▸ Work task A: In the passage on instruction tuning, list the three scenarios it says instruction tuning might address, with one short line for each.
▸ Work task B: According to the passage on instruction tuning, what is trained in the first stage of RLHF?
▸ Work task C: Carry the passage on instruction tuning and RLHF forward from its last sentence.

The first scenario is about the model misunderstanding that the prompt is not the first line of a homework assignment instructions. The model has ostensibly trained on many sample exercises and is quite willing to generate the next part of the exercise. However, the user is probably wanting the model to respond to the prompt as if it were instructions instead of a prefix. In short, the model was not following instructions. The company or organization that makes or deploys the LLM would rather that the LLM is better at interpreting prompts as instructions instead of as prefixes to continue.

The second scenario is one in which the LLM does interpret the prompt correctly, but enables a dangerous activity. The company that deploys the LLM would rather the the LLM would refuse to answer.

The third scenario is one in which the LLM interprets the prompt correctly but presents a weakness, in this case maintaining a rhyme scheme and meter, and thus the result is not responsive to the prompt.

All of these scenarios are ones in which might be addressed by instruction tuning. Instruction tuning is a way of fine-tuning a pre-trained LLM to improve its responsiveness to prompts.

The most straight-forward way of instruction tuning is to:

Human provides a prompt.
Human receives a receives a response.
Human rewrites the response to what a better response would have been.
Create a dataset of prompts followed by human-authored responses.
Fine-tune the model on the new data.

Thus if a prompt is “how do I make poison gas?”, the model might generate “first you buy bleach…”. The response is rewritten to be “I’m sorry, I cannot answer that.” The new data to train on is “how do I make poison gas? I’m sorry, I cannot answer that.” If fine-tuned properly, the model will either memorize that response or learn to generalize from certain prompts to certain new responses.

Instruction tuning: prompts are given to an LM, the response is corrected, and the original prompt and the corrected response are collected as a new fine-tuning dataset.

Reinforcement Learning with Human Feedback

Reinforcement Learning with Human Feedback (RLHF) is another way of instruction tuning. For the purposes of the discussion, reinforcement learning is just a way of using a non-differentiable score as loss during training. RLHF is just a fancy way of fine-tuning a language model. It happens in two stages.

The first stage is to train a classifier that can predict whether a human user will think an LLM response to a given prompt is appropriate or not.

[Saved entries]
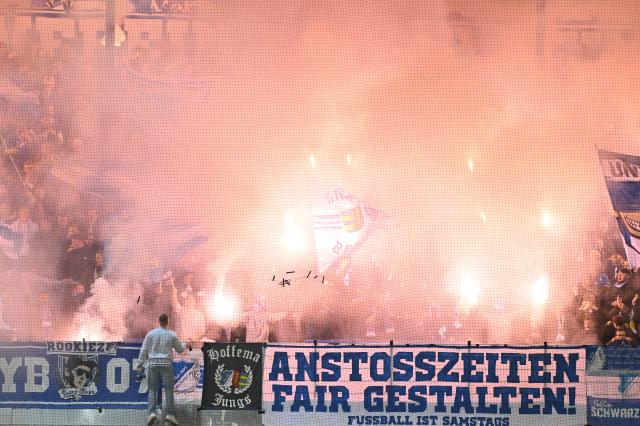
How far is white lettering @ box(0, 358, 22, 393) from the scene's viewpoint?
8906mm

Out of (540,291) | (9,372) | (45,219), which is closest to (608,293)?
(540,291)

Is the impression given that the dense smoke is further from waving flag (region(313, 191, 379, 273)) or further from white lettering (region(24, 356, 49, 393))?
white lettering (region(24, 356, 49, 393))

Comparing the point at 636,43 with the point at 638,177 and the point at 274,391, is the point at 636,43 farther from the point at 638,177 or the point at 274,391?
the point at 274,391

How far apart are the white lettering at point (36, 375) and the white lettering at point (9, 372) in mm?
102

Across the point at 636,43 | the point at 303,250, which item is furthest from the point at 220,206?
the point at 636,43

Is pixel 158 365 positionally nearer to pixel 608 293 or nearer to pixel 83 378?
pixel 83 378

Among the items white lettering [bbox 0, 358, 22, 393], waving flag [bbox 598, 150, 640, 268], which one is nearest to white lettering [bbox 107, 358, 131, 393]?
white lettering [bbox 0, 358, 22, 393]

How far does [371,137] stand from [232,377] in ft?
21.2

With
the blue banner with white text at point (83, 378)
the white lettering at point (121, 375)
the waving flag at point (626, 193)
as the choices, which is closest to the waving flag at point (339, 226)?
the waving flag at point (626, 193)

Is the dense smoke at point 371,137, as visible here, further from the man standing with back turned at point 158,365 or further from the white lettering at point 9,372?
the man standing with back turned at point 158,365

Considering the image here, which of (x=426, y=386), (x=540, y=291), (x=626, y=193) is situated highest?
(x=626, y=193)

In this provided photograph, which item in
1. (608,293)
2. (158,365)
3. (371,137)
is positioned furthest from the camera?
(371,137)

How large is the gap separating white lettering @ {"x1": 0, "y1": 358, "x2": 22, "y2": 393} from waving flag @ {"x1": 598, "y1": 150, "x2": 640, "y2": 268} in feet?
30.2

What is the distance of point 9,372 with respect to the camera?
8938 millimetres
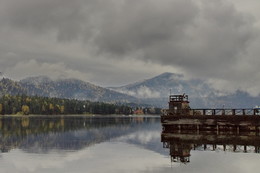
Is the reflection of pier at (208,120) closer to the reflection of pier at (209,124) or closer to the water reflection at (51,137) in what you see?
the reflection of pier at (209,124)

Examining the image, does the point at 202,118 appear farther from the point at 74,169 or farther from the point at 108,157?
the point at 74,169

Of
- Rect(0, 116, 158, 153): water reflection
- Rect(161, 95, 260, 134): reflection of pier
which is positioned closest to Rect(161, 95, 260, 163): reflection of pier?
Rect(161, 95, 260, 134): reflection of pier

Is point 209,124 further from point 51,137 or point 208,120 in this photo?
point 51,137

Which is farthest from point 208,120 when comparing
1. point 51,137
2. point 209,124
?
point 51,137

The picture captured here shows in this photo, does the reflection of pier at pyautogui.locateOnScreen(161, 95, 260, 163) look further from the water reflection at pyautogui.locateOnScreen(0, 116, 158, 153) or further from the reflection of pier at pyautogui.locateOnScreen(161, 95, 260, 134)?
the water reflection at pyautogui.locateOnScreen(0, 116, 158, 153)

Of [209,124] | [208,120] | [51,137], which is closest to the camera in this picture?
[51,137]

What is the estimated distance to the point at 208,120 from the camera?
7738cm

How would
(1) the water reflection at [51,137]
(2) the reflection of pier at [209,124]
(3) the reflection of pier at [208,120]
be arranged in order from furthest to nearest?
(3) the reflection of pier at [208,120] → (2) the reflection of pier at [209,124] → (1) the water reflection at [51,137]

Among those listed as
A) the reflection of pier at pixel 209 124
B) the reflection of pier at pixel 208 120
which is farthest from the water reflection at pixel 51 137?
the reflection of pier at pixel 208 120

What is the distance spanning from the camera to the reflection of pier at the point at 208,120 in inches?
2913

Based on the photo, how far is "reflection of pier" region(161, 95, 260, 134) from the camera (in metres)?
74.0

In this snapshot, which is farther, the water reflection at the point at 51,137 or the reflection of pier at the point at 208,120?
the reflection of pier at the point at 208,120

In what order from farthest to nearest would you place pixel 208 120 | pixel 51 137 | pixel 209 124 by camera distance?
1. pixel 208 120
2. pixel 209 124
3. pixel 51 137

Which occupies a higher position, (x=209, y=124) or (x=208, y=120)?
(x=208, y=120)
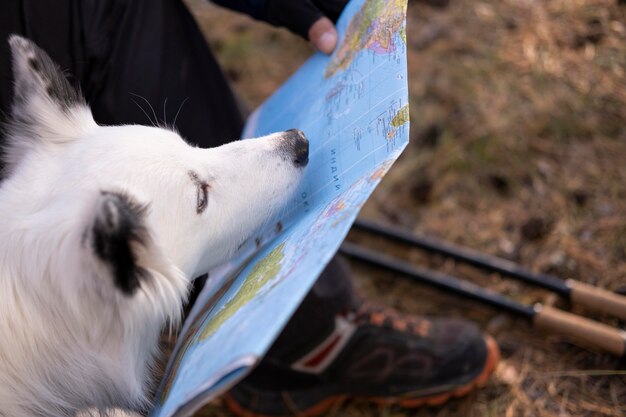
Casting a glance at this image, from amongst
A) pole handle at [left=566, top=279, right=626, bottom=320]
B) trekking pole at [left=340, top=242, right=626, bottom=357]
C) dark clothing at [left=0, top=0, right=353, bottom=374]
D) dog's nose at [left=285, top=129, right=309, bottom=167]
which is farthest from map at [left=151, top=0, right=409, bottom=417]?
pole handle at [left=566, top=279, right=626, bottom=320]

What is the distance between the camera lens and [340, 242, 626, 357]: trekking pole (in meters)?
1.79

▸ Task response A:
- The model takes the prompt as the start of an exercise to continue instead of as instructions to follow.
- The model reads the prompt correctly but helps with a dangerous activity.
- The model reads the prompt correctly but shows a weakness, such as keeping a rhyme scheme and meter, so the result does not respond to the prompt.

▸ Task response B: A classifier that can predict whether a human user will think an LLM response to a given prompt is appropriate or not.

▸ Task response C:
The first stage of RLHF is to learn a classifier that will predict human users’ acceptance of a response to a prompt.

A prompt is given to an LLM, which provides a response. The user then rates the response. Another model, a classifier, attempts to predict the user’s rating. The user’s true rating is provided as a supervised training signal. This is done for many prompts and many responses until the classifier is able to accurately predict human feedback.

The second stage is to use the classifier to fine-tune the LLM. Fine-tuning has to happen a bit differently than before. Previously, we computed the loss of an LLM by looking at the input sequence and determining its output tokens match the response. Here we have a classifier that predicts how much a user will like the response. Fortunately, that rating can be turned into a loss (1.0 minus predicted rating because high score is equivalent to low loss, and vice versa) and that loss can be fed back into the LLM to adjust the weights like a regular loss. This is advantageous because, if the classifier can be trusted, then we can try many prompts, get many responses, classify them, and reward the LLM for good responses (low loss) and punish the LLM for bad responses (high loss).

The second stage of RLHF uses the classifier to judge different responses to the same prompt and use the classifier predictions to produce loss values that fine-tune the LLM.

In particular, the LLM can produce multiple responses and the classifier can generate values that can be turned into loss to incentivize the LLM to respond in particular ways and avoid responding in other ways.

RLHF still needs a lot of training data, but this training data is used to train the classifier, and the classifier is used to fine-tune the LLM.